Edge Peering Overview
Edge peering creates encrypted site-to-site connectivity between your SecureLink edges. It allows traffic to flow directly between sites without routing through a central gateway, providing low-latency, high-throughput connections across your network.
Tunnel Protocols
When creating a peering group, you choose between two tunnel protocols:
- WireGuard (default) -- A modern, lightweight protocol with fast handshakes and low overhead. Uses Curve25519 key exchange and ChaCha20-Poly1305 encryption. Ideal for most deployments.
- IPSec -- An industry-standard protocol using AES-256-GCM encryption. Provides manual rekeying controls and Security Association (SA) management. Choose IPSec when compliance requirements mandate it or when integrating with networks that require IPSec.
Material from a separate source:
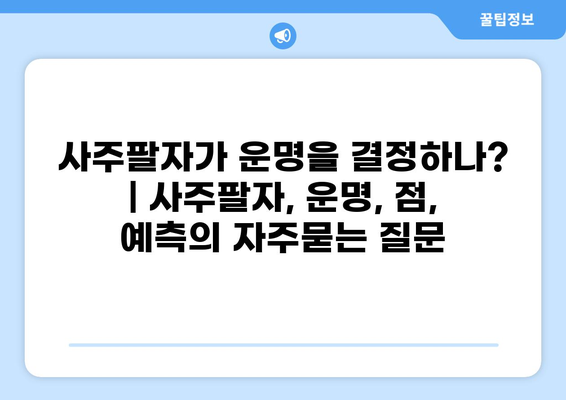 꿀팁정보

사주팔자가 운명을 결정하나? | 사주팔자, 운명, 점, 예측의 자주묻는 질문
The tunnel protocol is set at the peering group level -- all members and links within a group use the same protocol. See IPSec Configuration for details on IPSec-specific settings.
Use Cases
- Branch-to-Branch: Connect remote offices directly so users at one site can reach resources at another.
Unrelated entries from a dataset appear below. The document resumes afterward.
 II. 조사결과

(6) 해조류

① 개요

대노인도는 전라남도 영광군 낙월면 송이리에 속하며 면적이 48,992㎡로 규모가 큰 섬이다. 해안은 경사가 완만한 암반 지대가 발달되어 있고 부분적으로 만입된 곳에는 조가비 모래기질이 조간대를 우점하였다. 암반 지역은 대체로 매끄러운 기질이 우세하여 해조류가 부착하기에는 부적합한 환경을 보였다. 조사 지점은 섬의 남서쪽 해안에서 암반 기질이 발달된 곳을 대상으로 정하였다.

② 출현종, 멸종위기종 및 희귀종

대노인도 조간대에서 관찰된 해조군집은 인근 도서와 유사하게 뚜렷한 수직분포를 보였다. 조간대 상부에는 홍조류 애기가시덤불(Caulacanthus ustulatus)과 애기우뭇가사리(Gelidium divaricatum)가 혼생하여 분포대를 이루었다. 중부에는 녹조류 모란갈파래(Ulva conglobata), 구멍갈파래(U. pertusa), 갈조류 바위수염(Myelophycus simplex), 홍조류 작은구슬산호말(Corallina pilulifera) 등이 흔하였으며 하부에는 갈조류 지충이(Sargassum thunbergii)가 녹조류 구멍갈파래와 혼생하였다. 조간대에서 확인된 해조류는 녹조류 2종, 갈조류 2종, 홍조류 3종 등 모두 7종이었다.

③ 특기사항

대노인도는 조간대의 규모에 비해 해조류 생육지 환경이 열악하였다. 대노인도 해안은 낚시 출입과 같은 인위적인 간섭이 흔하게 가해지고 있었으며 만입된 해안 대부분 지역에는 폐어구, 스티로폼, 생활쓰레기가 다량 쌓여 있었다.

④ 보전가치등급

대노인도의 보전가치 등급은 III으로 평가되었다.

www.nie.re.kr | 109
- Branch-to-Datacenter: Link branch offices back to a central datacenter or cloud environment for access to shared services.
- Multi-Site Mesh: Build a fully interconnected network where every site can communicate with every other site.
Topology Types
When you create a peering group, you choose one of three topology types. This determines how edges connect to each other.
Mesh
Every edge peers with every other edge in the group. When you add a new member, links to all existing members are automatically created.
Best for small networks with 3 to 10 sites where you need any-to-any connectivity. As the number of sites grows, the number of tunnels increases rapidly (n*(n-1)/2), so consider partial-mesh or hub-spoke for larger deployments.
Hub-Spoke
A central hub edge peers with all spoke edges. Spokes do not peer directly with each other -- all inter-spoke traffic routes through the hub.
Good for datacenter-centric designs where branch offices need to reach central resources but rarely communicate with each other. Simple to manage and scales well.
Partial Mesh
You manually choose which edges connect to each other. No links are auto-created -- you add and remove links individually.
Best for large or complex networks where full mesh is impractical and hub-spoke is too restrictive. For example, you might connect all branches to two regional datacenters but not to each other.
Peering List Page
The peering list page shows all peering groups for your tenant in a table with the following columns:
| Column | Description |
|---|---|
| Name | The descriptive name you gave the peering group. IPSec peerings display an amber IPSec badge next to the name. |
| Topology | Mesh, Hub-Spoke, or Partial Mesh |
| Members | Number of edges currently in the peering group |
| Status | Overall health of the peering group |
| Redundancy Mode | Single, Active-Standby, or Active-Active |
Click on any row to open the peering detail page where you can manage members, links, and view health status.
Getting Started
To set up edge peering:
- Click Create Peering to create a new peering group.
- Add member edges to the group.
- For partial-mesh topologies, add links between members.
- Monitor health via BGP and BFD status indicators.
If you are unsure which topology to choose, start with Hub-Spoke. It is the simplest to set up and manage, and you can always recreate the peering group with a different topology later.